#### What is required
In the records below, swap every "vertical branch" for "upright branch" and give the lines again with nothing else changed. Leave the pictures out.

#### Input
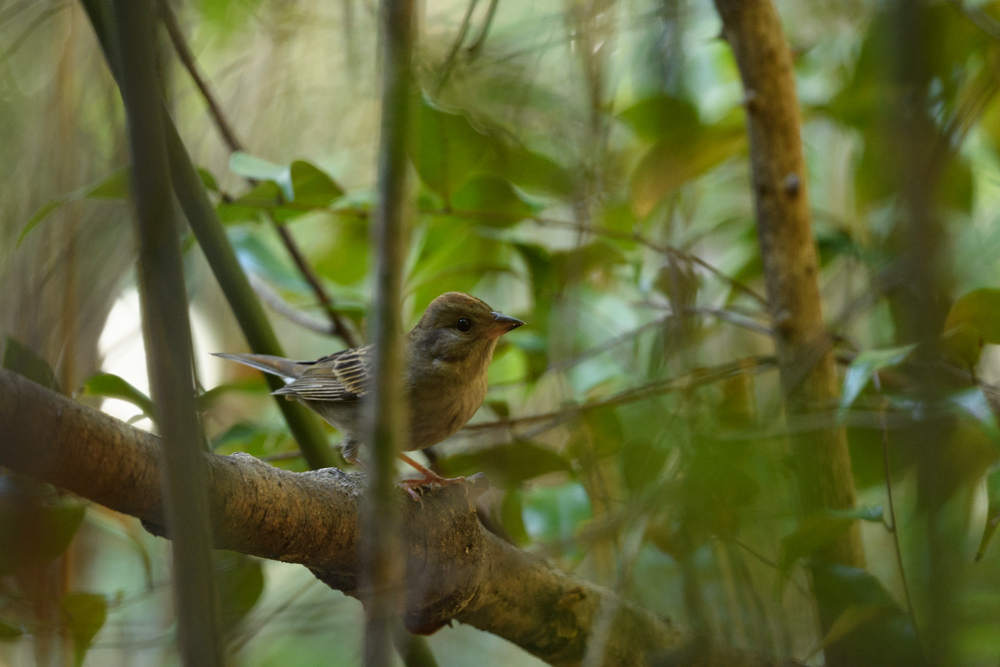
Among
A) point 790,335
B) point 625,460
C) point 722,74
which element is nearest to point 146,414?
point 625,460

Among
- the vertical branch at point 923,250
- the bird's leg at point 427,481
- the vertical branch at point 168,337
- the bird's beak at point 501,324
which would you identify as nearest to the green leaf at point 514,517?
the bird's leg at point 427,481

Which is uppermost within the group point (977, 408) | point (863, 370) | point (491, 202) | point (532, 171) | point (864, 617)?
point (532, 171)

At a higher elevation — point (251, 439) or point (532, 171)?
point (532, 171)

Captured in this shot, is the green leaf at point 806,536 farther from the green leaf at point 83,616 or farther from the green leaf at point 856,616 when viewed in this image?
the green leaf at point 83,616

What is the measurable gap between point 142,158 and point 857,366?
1.48 m

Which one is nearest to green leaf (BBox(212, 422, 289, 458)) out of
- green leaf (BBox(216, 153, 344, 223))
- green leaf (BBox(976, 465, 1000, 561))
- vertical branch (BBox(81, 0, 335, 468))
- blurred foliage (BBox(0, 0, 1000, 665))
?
blurred foliage (BBox(0, 0, 1000, 665))

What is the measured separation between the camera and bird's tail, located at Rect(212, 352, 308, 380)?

#### The completed task
Among
A) point 790,335
B) point 625,460
C) point 722,74
which element is nearest to point 146,414?
point 625,460

Among
- the upright branch at point 923,250
- the bird's leg at point 427,481
- the upright branch at point 168,337
- the bird's beak at point 501,324
which would you identify as nearest to the green leaf at point 514,517?
the bird's leg at point 427,481

Which is uppermost within the group point (977, 408) | point (863, 370) | point (491, 202) | point (532, 171) | point (864, 617)?
point (532, 171)

At a higher elevation — point (251, 439) or point (532, 171)?
point (532, 171)

Captured in this shot, is the green leaf at point 806,536 farther from the green leaf at point 83,616 or farther from the green leaf at point 856,616 when viewed in this image?
the green leaf at point 83,616

What is the measurable gap between point 142,158 and point 857,366?
1.48 m

Which one is nearest to green leaf (BBox(212, 422, 289, 458)) out of
- green leaf (BBox(216, 153, 344, 223))
- green leaf (BBox(976, 465, 1000, 561))
- upright branch (BBox(81, 0, 335, 468))
- blurred foliage (BBox(0, 0, 1000, 665))
?
blurred foliage (BBox(0, 0, 1000, 665))

What is the measured separation between the camera and bird's tail, located at Rect(212, 352, 308, 380)?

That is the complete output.